Jarvis Cocker, frontman of the Britpop band Pulp, willed himself to come to Yale in order to see the dinosaur mural at the Peabody. He has a song about dinosaurs (“I met her in the Museum of Paleontology / And I make no bones about it / I said, ‘If you wish to study dinosaurs / I know a specimen whose interest is undoubted”). He didn’t read its lyrics on Wednesday afternoon in Green Hall. He also likes space, and not having already exhausted that scientific subject (no time for the observatory), he talked a little more about that.

“When I was a child, there was a lot of space exploration going on, I guess that’s over now, but it had the effect of making me really disinterested in a lot of things on earth, because I thought by this age I would be living on another planet, or at least on a space station of some sort. Like riding a bike. I thought, ‘Are they going to have bicycles in space? I do NOT think so.’”

Then he read the lyrics to a song he wrote about space. He was reading from the book “Mother, Brother, Lover: Selected Lyrics,” a collection of Cocker’s lyrics which was published last year by Faber & Faber. His appearance at the Art School was not a “book talk” per se — he made no effort to try to sell the book — but the subject of the talk revolved around it. The readings were accompanied by a PowerPoint presentation of photos plucked seemingly straight from Google Images.

At the beginning of the talk, he asked the provocative question: “What’s the point of lyric writing?” Rather than trying to purvey the book to starving art students, it seemed he was generously asking them to grant him an audience for a consideration of the very premise of the book: the value of lyrics.

And what IS the point of lyrics, Jarvis? Even by the end of his talk, it was not yet apparent. Cocker explained the moment when he first started a band, and realized only secondarily that he would have to write words to go over as lyrics. “At that stage,” he said, “there are two ways you can go: ironic, or overly earnest.” Early Pulp (as in, still students at Sheffield City School), to those ends, had one song called “Shakespeare Rock” (“It didn’t make it into this book”) and another called “Life is a Circle.”

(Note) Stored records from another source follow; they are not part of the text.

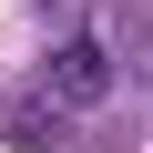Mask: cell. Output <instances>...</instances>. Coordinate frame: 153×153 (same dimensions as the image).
Returning a JSON list of instances; mask_svg holds the SVG:
<instances>
[{
	"instance_id": "1",
	"label": "cell",
	"mask_w": 153,
	"mask_h": 153,
	"mask_svg": "<svg viewBox=\"0 0 153 153\" xmlns=\"http://www.w3.org/2000/svg\"><path fill=\"white\" fill-rule=\"evenodd\" d=\"M102 82H112V71H102V51H92V41H61V51H51V71H41V92H51V102H102Z\"/></svg>"
}]
</instances>
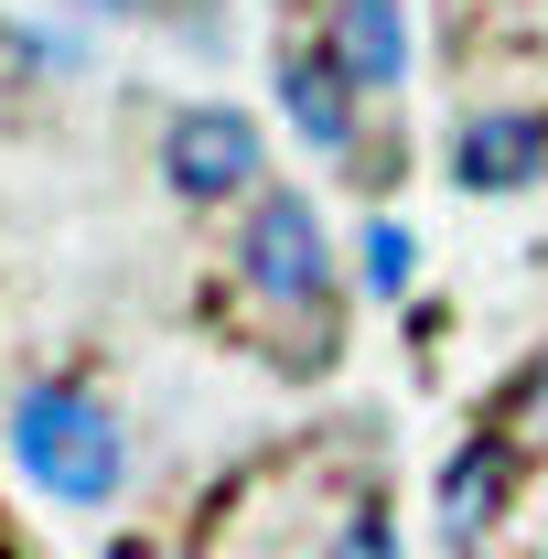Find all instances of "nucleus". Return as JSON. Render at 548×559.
Wrapping results in <instances>:
<instances>
[{
	"label": "nucleus",
	"instance_id": "f03ea898",
	"mask_svg": "<svg viewBox=\"0 0 548 559\" xmlns=\"http://www.w3.org/2000/svg\"><path fill=\"white\" fill-rule=\"evenodd\" d=\"M11 463L55 506H119L130 495V419L75 377H33L11 399Z\"/></svg>",
	"mask_w": 548,
	"mask_h": 559
},
{
	"label": "nucleus",
	"instance_id": "f257e3e1",
	"mask_svg": "<svg viewBox=\"0 0 548 559\" xmlns=\"http://www.w3.org/2000/svg\"><path fill=\"white\" fill-rule=\"evenodd\" d=\"M237 290L270 312L279 334L301 323V377H323L334 366V237H323V205L312 194H290V183H270L259 205H237Z\"/></svg>",
	"mask_w": 548,
	"mask_h": 559
},
{
	"label": "nucleus",
	"instance_id": "39448f33",
	"mask_svg": "<svg viewBox=\"0 0 548 559\" xmlns=\"http://www.w3.org/2000/svg\"><path fill=\"white\" fill-rule=\"evenodd\" d=\"M516 474H527V452H516L505 430H463V441L441 452V474H430V516H441V538H452V549L495 538L505 506H516Z\"/></svg>",
	"mask_w": 548,
	"mask_h": 559
},
{
	"label": "nucleus",
	"instance_id": "0eeeda50",
	"mask_svg": "<svg viewBox=\"0 0 548 559\" xmlns=\"http://www.w3.org/2000/svg\"><path fill=\"white\" fill-rule=\"evenodd\" d=\"M270 86H279V119H290V140H312V151H334V162L366 140V108H355V97H344V75L312 55V33L270 55Z\"/></svg>",
	"mask_w": 548,
	"mask_h": 559
},
{
	"label": "nucleus",
	"instance_id": "7ed1b4c3",
	"mask_svg": "<svg viewBox=\"0 0 548 559\" xmlns=\"http://www.w3.org/2000/svg\"><path fill=\"white\" fill-rule=\"evenodd\" d=\"M162 183L183 205H259L270 194V130L226 97H194L162 119Z\"/></svg>",
	"mask_w": 548,
	"mask_h": 559
},
{
	"label": "nucleus",
	"instance_id": "423d86ee",
	"mask_svg": "<svg viewBox=\"0 0 548 559\" xmlns=\"http://www.w3.org/2000/svg\"><path fill=\"white\" fill-rule=\"evenodd\" d=\"M441 162L463 194H527V183H548V119L538 108H463Z\"/></svg>",
	"mask_w": 548,
	"mask_h": 559
},
{
	"label": "nucleus",
	"instance_id": "20e7f679",
	"mask_svg": "<svg viewBox=\"0 0 548 559\" xmlns=\"http://www.w3.org/2000/svg\"><path fill=\"white\" fill-rule=\"evenodd\" d=\"M312 55L344 75L355 108L398 97L409 86V0H323L312 11Z\"/></svg>",
	"mask_w": 548,
	"mask_h": 559
},
{
	"label": "nucleus",
	"instance_id": "1a4fd4ad",
	"mask_svg": "<svg viewBox=\"0 0 548 559\" xmlns=\"http://www.w3.org/2000/svg\"><path fill=\"white\" fill-rule=\"evenodd\" d=\"M323 559H398V516H388V495H377V485H355V495L334 506Z\"/></svg>",
	"mask_w": 548,
	"mask_h": 559
},
{
	"label": "nucleus",
	"instance_id": "9b49d317",
	"mask_svg": "<svg viewBox=\"0 0 548 559\" xmlns=\"http://www.w3.org/2000/svg\"><path fill=\"white\" fill-rule=\"evenodd\" d=\"M108 559H205L194 538H108Z\"/></svg>",
	"mask_w": 548,
	"mask_h": 559
},
{
	"label": "nucleus",
	"instance_id": "9d476101",
	"mask_svg": "<svg viewBox=\"0 0 548 559\" xmlns=\"http://www.w3.org/2000/svg\"><path fill=\"white\" fill-rule=\"evenodd\" d=\"M484 430H505L516 452H527V430H548V345L527 355V366H516L505 388H495V409H484Z\"/></svg>",
	"mask_w": 548,
	"mask_h": 559
},
{
	"label": "nucleus",
	"instance_id": "6e6552de",
	"mask_svg": "<svg viewBox=\"0 0 548 559\" xmlns=\"http://www.w3.org/2000/svg\"><path fill=\"white\" fill-rule=\"evenodd\" d=\"M355 290L377 301V312H398L419 290V237H409V215H366L355 226Z\"/></svg>",
	"mask_w": 548,
	"mask_h": 559
},
{
	"label": "nucleus",
	"instance_id": "f8f14e48",
	"mask_svg": "<svg viewBox=\"0 0 548 559\" xmlns=\"http://www.w3.org/2000/svg\"><path fill=\"white\" fill-rule=\"evenodd\" d=\"M183 33H205V44H215V0H183Z\"/></svg>",
	"mask_w": 548,
	"mask_h": 559
}]
</instances>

But then Cocker learned that you could find your inspiration “right below your nose,” in the commonplace that is so easily overlooked. He read aloud the lyrics to “Inside Susan,” and accompanied them with pictures of buses, tickets, and markets in his home city of Sheffield. And Cocker’s commonplace did not end there. He moved to London soon after, and met a girl who had recently been to a large festival on Spike Island, which she described as full of “dodgy guys from Manchester who kept saying, ‘Well, we’re all sorted for e’s and whizz.’” The phrase stuck in his mind for six or seven years, he explained, “until it finally popped out.” So, Cocker arrived at a second method of finding lyrics: building a narrative around those fragments that revolve in your head long after they ought to have left.

By the end of his talk, the question of the point of lyrics was unresolved. But it was not lingering: it was left behind entirely. An art student in the audience asked, “How do you make the lyrics fit the music?” Cocker answered that music attaches itself naturally to the lyrics — and pointed out that most of the lyrics he had read during the last hour had been “spoken word”-style. The question of the lyrics was lost entirely. Suddenly, accidentally, the music was made subservient.